*** RECORDS SUPPLIED ***

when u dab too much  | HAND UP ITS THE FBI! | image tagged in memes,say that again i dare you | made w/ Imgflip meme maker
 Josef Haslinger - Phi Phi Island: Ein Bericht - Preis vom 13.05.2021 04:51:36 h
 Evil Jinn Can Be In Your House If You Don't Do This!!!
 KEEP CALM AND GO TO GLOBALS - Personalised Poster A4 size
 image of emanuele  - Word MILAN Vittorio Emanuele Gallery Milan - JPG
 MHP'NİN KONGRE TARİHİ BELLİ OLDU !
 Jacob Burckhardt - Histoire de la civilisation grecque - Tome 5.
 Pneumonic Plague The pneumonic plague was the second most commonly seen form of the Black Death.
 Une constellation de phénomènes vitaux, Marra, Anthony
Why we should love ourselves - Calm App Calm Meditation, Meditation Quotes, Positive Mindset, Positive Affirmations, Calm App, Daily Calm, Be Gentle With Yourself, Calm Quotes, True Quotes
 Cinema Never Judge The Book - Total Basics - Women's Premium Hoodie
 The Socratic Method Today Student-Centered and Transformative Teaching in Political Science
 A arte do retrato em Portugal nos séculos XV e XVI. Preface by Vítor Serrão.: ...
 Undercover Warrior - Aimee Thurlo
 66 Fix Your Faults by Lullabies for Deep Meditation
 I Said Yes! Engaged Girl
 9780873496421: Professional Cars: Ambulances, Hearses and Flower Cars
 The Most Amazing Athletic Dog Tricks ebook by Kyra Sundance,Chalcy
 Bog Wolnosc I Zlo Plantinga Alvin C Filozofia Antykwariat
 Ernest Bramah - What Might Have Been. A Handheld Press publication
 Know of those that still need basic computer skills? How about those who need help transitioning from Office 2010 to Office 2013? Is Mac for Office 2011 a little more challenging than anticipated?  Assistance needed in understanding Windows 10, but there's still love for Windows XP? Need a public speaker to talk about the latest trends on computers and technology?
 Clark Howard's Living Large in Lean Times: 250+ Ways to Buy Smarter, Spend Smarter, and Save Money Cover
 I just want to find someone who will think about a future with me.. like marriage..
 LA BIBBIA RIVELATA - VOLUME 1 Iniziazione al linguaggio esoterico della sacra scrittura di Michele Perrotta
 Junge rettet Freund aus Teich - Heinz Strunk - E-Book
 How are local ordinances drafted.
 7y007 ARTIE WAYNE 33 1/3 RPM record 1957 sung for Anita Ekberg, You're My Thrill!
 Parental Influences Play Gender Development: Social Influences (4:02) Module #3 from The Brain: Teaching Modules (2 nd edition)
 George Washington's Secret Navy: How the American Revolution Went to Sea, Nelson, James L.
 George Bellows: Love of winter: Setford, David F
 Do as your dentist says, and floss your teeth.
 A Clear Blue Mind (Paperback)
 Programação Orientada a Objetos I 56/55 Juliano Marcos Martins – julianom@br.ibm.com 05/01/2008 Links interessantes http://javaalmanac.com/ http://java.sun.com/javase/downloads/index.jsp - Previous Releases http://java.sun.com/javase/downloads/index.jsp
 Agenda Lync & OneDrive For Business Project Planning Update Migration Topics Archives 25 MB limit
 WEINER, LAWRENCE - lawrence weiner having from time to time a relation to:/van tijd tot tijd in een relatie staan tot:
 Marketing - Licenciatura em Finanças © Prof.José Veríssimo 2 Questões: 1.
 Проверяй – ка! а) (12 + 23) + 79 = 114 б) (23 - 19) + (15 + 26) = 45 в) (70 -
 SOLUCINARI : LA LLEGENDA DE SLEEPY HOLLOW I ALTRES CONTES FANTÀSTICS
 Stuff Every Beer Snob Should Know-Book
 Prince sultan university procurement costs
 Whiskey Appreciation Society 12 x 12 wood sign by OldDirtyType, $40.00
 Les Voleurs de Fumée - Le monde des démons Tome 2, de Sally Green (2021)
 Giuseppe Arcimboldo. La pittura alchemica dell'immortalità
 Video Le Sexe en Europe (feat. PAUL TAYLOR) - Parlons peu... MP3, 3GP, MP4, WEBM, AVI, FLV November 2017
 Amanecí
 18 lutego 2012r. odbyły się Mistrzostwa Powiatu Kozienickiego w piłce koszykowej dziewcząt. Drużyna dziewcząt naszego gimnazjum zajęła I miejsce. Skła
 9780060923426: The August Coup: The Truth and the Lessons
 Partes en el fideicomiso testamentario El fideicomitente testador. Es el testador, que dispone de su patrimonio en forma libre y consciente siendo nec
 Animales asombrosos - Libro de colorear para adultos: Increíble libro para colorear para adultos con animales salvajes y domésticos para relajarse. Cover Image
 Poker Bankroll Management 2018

***

_WHAT YOU NEED TO DO_
Wherever the word "about" occurs in the data above, copy the line it sits in.

_OUTPUT_
 Know of those that still need basic computer skills? How about those who need help transitioning from Office 2010 to Office 2013? Is Mac for Office 2011 a little more challenging than anticipated?  Assistance needed in understanding Windows 10, but there's still love for Windows XP? Need a public speaker to talk about the latest trends on computers and technology?
 I just want to find someone who will think about a future with me.. like marriage..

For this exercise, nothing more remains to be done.